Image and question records
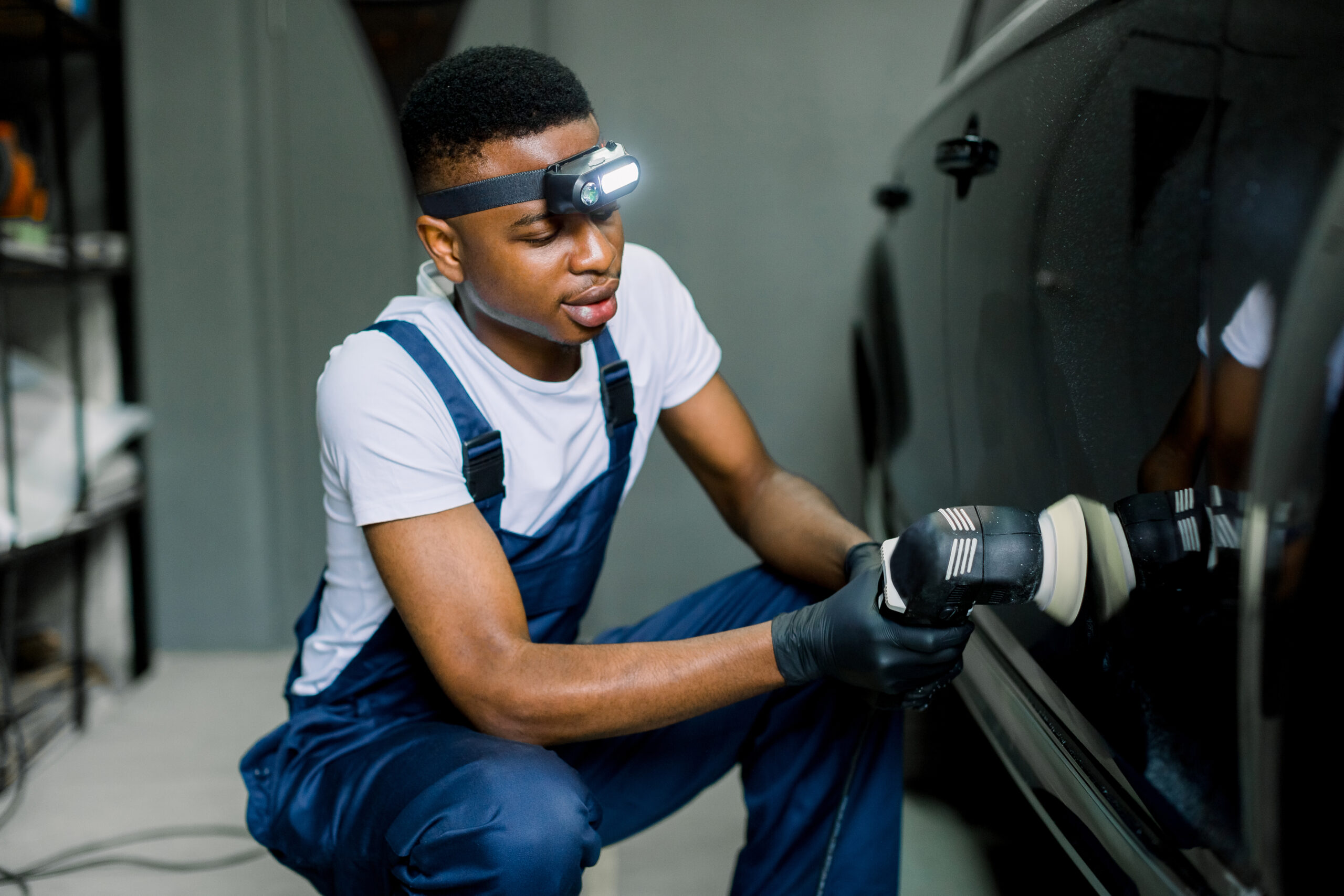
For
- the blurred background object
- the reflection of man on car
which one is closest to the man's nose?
the reflection of man on car

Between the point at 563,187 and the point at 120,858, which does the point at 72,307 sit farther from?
the point at 563,187

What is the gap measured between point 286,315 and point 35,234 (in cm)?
59

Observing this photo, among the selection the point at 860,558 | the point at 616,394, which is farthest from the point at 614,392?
the point at 860,558

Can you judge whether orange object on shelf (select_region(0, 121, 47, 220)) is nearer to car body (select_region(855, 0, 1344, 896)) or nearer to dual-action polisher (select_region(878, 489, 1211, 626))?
car body (select_region(855, 0, 1344, 896))

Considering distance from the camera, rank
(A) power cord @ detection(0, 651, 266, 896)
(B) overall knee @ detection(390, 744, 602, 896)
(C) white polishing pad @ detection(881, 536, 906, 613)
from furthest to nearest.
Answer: (A) power cord @ detection(0, 651, 266, 896) → (B) overall knee @ detection(390, 744, 602, 896) → (C) white polishing pad @ detection(881, 536, 906, 613)

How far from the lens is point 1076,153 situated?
86 centimetres

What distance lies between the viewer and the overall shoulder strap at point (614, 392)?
4.26 ft

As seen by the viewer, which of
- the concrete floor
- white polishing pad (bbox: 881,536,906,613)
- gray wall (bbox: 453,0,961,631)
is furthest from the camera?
gray wall (bbox: 453,0,961,631)

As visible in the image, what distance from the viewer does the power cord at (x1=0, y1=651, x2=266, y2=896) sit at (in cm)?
170

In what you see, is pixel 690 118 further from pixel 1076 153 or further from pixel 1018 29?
pixel 1076 153

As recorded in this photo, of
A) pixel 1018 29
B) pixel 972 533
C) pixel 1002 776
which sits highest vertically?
pixel 1018 29

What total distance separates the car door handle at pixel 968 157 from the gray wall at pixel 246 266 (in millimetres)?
1680

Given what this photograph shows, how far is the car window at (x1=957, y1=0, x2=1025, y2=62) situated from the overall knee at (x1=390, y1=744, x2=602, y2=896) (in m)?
1.10

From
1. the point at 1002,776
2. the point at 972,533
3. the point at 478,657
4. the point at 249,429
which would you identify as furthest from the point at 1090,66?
the point at 249,429
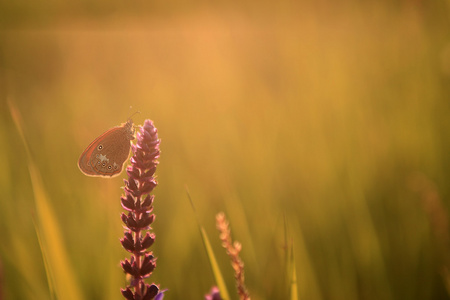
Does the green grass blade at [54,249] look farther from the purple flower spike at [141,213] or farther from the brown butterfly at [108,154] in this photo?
the purple flower spike at [141,213]

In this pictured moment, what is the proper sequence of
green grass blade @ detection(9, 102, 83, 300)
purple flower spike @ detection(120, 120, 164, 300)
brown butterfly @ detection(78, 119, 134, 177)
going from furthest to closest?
brown butterfly @ detection(78, 119, 134, 177) < green grass blade @ detection(9, 102, 83, 300) < purple flower spike @ detection(120, 120, 164, 300)

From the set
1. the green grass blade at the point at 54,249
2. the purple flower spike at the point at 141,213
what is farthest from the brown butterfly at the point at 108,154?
the purple flower spike at the point at 141,213

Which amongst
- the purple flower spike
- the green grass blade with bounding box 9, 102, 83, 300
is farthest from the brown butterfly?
the purple flower spike

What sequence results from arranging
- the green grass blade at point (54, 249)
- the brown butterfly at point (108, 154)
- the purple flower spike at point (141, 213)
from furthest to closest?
the brown butterfly at point (108, 154)
the green grass blade at point (54, 249)
the purple flower spike at point (141, 213)

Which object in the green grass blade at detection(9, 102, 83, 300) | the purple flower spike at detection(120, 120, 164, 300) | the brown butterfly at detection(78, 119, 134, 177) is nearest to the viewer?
the purple flower spike at detection(120, 120, 164, 300)

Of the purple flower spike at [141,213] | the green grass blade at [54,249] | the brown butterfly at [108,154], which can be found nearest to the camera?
the purple flower spike at [141,213]

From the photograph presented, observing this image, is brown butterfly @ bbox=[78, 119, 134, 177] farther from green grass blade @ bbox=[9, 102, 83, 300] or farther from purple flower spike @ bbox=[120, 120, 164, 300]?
purple flower spike @ bbox=[120, 120, 164, 300]

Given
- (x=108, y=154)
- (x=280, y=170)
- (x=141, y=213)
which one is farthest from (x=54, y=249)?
(x=280, y=170)
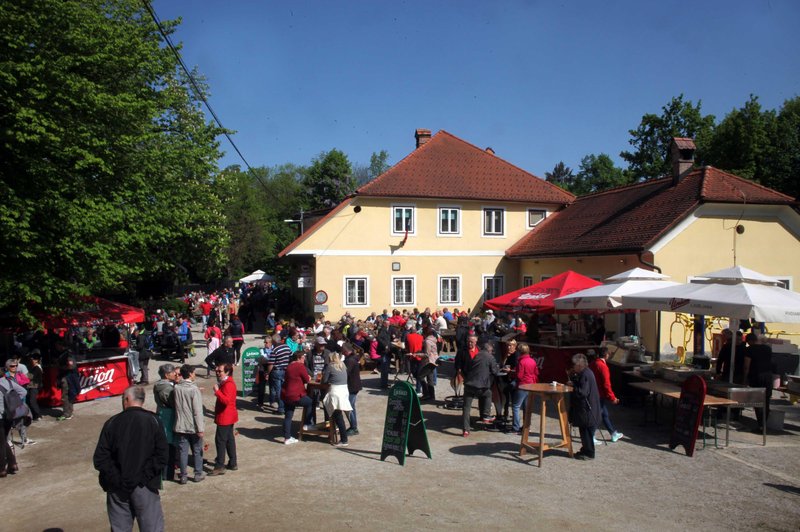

→ **SET TASK**
Find every line in the items above that contains the word "object", treating case as significant, and copy each of those lines.

→ **RESPONSE TO THIS TASK**
- the blurred background object
Can you judge whether orange object on shelf (select_region(0, 121, 47, 220)) is nearer to car body (select_region(855, 0, 1344, 896)) or nearer to dual-action polisher (select_region(878, 489, 1211, 626))?
Which object in the green grass blade at detection(9, 102, 83, 300) | the purple flower spike at detection(120, 120, 164, 300) | the brown butterfly at detection(78, 119, 134, 177) is nearest to the viewer?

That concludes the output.